-- Instructions --
**a)** From the passage on the Zacks Rank, return everything from "inception. Over the" down to "Line Timeliness Rank.".
**b)** Translate this sentence from the passage on the Zacks Rank into Spanish: "The 4 measures are combined into a composite score, which is then used to assign a Zacks Rank."
**c)** Carry the passage on the Zacks Rank forward from its last sentence.

-- Excerpted passage --
--- START ---

Surprise: Based on the last few quarterly EPS surprises. The more often

the company has posted a positive surprise in the past, the more likely they

are to surprise in the future (and visa versa).

Every night we recalculate these four factors for the universe of stocks covered by

the brokerage analyst community (approx. 4000 stocks). The 4 measures are

combined into a composite score, which is then used to assign a Zacks Rank.

As you will note the universe of stocks takes on a "bell-shaped" distribution when

divided by Zacks Rank. Thus, the #1 stocks are truly the "cream of the crop"

since they represent the top 5% of the stock universe experiencing the strongest

earnings estimate revisions. And given the increased attractiveness of these stocks

they have subsequently generated a return at twice the rate of the S&P 500 since

inception. Over the years the Zacks Rank has gained considerable notoriety as it

has even substantially outperformed other famed ranking systems such as the

Value Line Timeliness Rank.

Frequently Asked Questions

Time after time these 3 questions surface after reading this material. So, let’s arm

you with the answers now.

Question 1: Why does the Zacks Rank change so quickly? One day a stock is

rated as #1 and the next it could be #2 or lower.

--- END ---

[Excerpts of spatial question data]

--- START ---

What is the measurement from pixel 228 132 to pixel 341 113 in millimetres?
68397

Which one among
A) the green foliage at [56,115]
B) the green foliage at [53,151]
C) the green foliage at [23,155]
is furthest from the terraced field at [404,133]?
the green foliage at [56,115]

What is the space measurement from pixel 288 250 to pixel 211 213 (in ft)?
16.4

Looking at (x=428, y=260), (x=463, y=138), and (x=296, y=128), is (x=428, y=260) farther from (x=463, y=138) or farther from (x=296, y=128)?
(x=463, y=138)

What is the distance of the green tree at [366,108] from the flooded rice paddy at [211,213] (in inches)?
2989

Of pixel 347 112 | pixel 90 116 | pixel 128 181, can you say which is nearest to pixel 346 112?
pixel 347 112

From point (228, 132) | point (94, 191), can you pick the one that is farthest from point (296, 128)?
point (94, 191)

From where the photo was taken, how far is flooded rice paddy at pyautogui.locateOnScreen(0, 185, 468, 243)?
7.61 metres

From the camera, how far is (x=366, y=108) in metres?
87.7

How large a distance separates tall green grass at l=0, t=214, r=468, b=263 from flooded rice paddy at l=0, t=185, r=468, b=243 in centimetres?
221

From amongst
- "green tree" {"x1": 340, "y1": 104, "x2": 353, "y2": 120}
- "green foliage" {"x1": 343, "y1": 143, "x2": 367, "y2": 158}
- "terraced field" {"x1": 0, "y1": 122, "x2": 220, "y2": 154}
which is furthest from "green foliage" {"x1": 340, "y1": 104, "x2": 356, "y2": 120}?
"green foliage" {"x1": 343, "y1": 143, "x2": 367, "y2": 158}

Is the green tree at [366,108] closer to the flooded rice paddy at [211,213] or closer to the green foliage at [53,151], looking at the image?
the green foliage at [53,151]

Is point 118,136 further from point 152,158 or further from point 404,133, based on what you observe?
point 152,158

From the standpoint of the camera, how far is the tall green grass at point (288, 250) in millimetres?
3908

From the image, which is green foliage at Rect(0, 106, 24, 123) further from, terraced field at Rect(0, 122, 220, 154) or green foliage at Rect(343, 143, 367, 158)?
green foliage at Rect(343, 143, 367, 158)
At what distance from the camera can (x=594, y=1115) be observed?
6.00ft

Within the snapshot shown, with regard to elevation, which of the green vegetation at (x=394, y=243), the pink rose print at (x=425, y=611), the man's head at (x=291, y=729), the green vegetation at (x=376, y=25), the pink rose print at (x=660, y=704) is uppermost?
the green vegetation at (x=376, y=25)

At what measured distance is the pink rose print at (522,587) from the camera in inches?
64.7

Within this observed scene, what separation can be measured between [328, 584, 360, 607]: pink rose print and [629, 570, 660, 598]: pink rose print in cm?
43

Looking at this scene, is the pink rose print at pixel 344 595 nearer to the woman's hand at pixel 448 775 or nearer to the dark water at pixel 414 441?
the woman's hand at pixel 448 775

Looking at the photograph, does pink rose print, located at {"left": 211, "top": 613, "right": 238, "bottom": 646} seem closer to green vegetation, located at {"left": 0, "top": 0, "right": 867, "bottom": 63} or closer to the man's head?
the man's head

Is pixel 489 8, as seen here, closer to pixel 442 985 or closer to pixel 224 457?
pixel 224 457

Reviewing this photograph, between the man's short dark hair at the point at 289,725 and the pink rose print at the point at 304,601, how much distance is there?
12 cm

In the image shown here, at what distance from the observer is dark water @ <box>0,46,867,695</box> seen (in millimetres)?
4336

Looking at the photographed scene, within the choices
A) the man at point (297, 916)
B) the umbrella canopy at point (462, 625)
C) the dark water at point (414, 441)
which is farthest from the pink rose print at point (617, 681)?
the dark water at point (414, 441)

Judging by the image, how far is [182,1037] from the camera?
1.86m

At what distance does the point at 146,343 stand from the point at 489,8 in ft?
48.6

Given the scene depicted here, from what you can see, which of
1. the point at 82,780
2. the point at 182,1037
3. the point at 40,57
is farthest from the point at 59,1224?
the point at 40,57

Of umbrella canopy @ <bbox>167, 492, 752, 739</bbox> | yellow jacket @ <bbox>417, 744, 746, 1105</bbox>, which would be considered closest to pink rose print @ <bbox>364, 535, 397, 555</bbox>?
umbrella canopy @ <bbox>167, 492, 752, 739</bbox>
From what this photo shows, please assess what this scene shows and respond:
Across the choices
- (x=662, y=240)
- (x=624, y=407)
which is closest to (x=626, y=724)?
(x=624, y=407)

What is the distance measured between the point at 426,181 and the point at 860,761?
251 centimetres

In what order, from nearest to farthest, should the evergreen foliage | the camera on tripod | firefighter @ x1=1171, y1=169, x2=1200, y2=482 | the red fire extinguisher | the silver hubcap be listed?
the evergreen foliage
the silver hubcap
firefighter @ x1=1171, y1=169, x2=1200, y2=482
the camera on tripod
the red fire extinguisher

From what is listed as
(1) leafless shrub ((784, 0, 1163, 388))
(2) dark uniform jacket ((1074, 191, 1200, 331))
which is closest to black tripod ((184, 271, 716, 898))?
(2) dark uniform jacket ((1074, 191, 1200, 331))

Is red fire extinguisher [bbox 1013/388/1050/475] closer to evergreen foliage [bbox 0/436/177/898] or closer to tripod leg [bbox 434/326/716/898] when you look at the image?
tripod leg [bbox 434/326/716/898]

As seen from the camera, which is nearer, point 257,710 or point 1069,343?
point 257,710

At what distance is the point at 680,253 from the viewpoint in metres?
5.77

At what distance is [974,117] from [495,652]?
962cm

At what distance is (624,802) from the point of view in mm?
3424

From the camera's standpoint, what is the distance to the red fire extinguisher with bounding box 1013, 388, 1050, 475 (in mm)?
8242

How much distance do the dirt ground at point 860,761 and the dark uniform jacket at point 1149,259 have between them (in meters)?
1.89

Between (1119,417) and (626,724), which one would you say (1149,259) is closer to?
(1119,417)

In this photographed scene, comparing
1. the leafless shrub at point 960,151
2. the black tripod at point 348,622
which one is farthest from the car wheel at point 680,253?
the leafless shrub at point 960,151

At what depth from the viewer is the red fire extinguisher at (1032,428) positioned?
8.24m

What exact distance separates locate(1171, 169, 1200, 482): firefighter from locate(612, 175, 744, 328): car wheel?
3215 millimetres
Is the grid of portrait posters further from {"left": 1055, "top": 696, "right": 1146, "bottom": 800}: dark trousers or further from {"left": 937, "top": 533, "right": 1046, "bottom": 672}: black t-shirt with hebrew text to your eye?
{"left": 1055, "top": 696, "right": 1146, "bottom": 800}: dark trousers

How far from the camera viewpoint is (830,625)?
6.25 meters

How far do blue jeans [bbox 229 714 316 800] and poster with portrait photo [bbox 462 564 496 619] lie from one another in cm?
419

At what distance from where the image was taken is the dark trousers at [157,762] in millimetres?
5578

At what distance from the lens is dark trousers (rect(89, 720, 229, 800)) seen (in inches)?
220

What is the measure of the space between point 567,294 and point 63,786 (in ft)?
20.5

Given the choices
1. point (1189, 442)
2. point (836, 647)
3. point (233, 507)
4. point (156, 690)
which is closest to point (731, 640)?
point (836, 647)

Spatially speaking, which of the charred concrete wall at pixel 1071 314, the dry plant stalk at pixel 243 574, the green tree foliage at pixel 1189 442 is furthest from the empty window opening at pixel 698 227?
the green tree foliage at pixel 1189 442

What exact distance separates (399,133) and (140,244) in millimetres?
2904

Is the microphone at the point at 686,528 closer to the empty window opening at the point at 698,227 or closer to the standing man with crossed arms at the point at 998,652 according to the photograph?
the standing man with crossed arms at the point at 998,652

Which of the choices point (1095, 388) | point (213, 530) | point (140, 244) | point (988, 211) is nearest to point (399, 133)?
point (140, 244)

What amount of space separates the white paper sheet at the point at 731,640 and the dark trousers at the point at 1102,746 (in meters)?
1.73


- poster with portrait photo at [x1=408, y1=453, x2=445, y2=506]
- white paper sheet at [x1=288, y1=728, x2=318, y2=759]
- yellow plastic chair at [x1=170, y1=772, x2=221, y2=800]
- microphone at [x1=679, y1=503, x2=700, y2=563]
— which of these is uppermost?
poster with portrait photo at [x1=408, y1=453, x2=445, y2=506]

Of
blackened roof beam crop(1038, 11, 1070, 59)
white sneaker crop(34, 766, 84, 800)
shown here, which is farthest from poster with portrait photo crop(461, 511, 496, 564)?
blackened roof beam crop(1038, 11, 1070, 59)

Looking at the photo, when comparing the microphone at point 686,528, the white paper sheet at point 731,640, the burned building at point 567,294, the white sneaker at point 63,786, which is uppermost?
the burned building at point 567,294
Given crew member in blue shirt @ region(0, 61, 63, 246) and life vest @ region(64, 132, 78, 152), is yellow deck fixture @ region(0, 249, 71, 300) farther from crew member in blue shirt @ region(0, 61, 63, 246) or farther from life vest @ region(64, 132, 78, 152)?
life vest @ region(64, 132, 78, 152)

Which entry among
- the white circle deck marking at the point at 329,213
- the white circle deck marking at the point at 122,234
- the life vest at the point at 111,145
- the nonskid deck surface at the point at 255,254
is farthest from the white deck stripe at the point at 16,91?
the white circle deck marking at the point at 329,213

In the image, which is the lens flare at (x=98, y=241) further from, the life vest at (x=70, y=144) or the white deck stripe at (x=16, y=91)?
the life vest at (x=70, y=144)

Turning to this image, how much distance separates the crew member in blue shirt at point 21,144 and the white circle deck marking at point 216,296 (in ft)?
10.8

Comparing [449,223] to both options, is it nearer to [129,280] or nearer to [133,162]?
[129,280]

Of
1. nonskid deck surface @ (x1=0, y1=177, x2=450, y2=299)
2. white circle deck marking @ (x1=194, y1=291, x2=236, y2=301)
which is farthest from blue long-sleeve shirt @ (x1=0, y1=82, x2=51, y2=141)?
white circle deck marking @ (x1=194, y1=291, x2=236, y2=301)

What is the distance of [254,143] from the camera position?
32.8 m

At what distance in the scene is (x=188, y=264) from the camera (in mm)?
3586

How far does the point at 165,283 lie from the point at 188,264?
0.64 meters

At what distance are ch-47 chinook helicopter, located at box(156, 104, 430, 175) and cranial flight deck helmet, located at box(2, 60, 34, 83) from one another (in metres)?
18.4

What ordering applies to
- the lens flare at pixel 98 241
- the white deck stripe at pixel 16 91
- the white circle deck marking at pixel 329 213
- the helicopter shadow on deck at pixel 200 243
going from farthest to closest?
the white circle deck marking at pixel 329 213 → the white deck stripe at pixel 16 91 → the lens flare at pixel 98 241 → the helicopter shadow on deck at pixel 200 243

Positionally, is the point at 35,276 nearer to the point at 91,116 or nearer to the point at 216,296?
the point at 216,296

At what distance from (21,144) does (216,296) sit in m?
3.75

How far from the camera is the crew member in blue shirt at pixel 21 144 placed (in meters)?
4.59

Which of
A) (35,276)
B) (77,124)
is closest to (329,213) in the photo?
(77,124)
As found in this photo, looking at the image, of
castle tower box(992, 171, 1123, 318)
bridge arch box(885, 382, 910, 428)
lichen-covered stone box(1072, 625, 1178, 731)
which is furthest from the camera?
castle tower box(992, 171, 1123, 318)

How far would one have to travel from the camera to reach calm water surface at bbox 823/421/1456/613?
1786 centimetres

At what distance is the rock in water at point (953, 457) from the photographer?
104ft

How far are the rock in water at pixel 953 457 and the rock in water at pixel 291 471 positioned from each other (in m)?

--- END ---

-- Results by task --
**a)**
inception. Over the years the Zacks Rank has gained considerable notoriety as it

has even substantially outperformed other famed ranking systems such as the

Value Line Timeliness Rank.

**b)** Las 4 medidas se combinan en una puntuación compuesta, que luego se utiliza para asignar un Zacks Rank.

**c)**
Answer: The Zacks Rank is a very “sensitive” indicator that is updated daily

(note daily update of Zacks Rank is only available on our premium service Our free site,, offers weekly updates). As you can

see, only 5% of the stock universe can be a #1 at any given time. That’s pretty

stiff competition for those premiere slots. However, if a Zacks #1 Ranked

company experiences any negative changes in their earnings estimates or other

companies have stronger revisions, then the Zacks Rank may quickly turn lower

for the stock. That is why we suggest that only short-term investors strictly

adhere to the process of buying stocks ranked #1 and sell positions when the rank

falls to #2 or below. Whereas longer term investors should use a more flexible

approach with the Zacks Rank whereby they buy or add to existing positions in

stocks ranked #1 and #2 and reduce holdings of stocks ranked #4 and #5. In short,

it is important to recognize that the Zacks Rank is a short-term indicator of

potential market out performance and must be used in that context.

Question 2: What value does the Zacks Rank have for a long-term investor?

Answer: As stated several times throughout this guide, the Zacks Rank is a

wonderful indicator of a stocks performance relative to the market over the next

1-3 months. However, as we have tracked this phenomenon over the last 20+

years we discovered that many companies experience extended cycles of positive

earnings momentum that leads to multiple consecutive quarters with a high Zacks

Rank. Thus, one could effectively use the Zacks Rank to uncover profitable longterm

holdings as well as short-term trading opportunities.

Let’s illustrate. Think of a publicly traded company as a long freight train. This is

a large entity with all of its energy pointing the train in one direction down the

tracks. If all the people who work on the train are doing their job well, then it

creates positive momentum and it will be hard to de-rail the train. This

corresponds with a well-managed company that is generating exceptional profits

quarter after quarter. Targeting these companies through the Zacks Rank can help

you turn a short term play into a longer term investment.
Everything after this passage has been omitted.